Testo in esame:
--
Difendere i social dal potere, non il potere dai social

Infine, c’è l’argomento politico. I social sono accusati di essere veicolo di populismi, di aver favorito l’ascesa di figure come Trump (o di averla ostacolata quando lo hanno bannato).
Va invece sostenuta una tesi che potrebbe apparire controintuitiva: la vera urgenza non è proteggere i politici dallo strapotere delle piattaforme, ma proteggere le piattaforme dall’interferenza dei politici. Sembra paradossale ricordarlo oggi, ma quando Twitter (ora X) sospese l’account di Trump, prima della sua seconda elezione alla Casa Bianca, molti gridarono alla censura e alla violazione della libertà di espressione. Ma Twitter non è lo Stato. Il diritto alla libera espressione non implica il diritto a essere ascoltati da milioni di persone utilizzando un megafono privato altrui. Trump, o chiunque altro, se viola le regole del “club privato”, può essere allontanato.
--
Righe di origine:
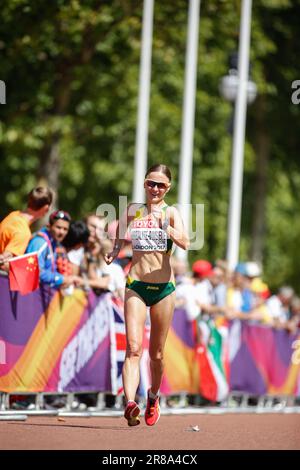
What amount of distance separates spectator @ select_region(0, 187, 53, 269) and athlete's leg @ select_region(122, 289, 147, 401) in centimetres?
182

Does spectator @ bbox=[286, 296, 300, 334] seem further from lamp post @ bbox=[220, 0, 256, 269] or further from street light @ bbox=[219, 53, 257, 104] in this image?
street light @ bbox=[219, 53, 257, 104]

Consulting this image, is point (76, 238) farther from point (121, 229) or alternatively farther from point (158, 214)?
point (158, 214)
--
Attività da svolgere:
#1 Riporta tutte le frasi del testo in esame in cui compare il nome Trump.
#2 Trascrivi fedelmente il passo del testo in esame che va da «Infine, c’è l’argomento» fino a «lo hanno bannato).» compreso.

Soluzioni delle attività:
#1
- I social sono accusati di essere veicolo di populismi, di aver favorito l’ascesa di figure come Trump (o di averla ostacolata quando lo hanno bannato).
- Sembra paradossale ricordarlo oggi, ma quando Twitter (ora X) sospese l’account di Trump, prima della sua seconda elezione alla Casa Bianca, molti gridarono alla censura e alla violazione della libertà di espressione.
- Trump, o chiunque altro, se viola le regole del “club privato”, può essere allontanato.

#2
Infine, c’è l’argomento politico. I social sono accusati di essere veicolo di populismi, di aver favorito l’ascesa di figure come Trump (o di averla ostacolata quando lo hanno bannato).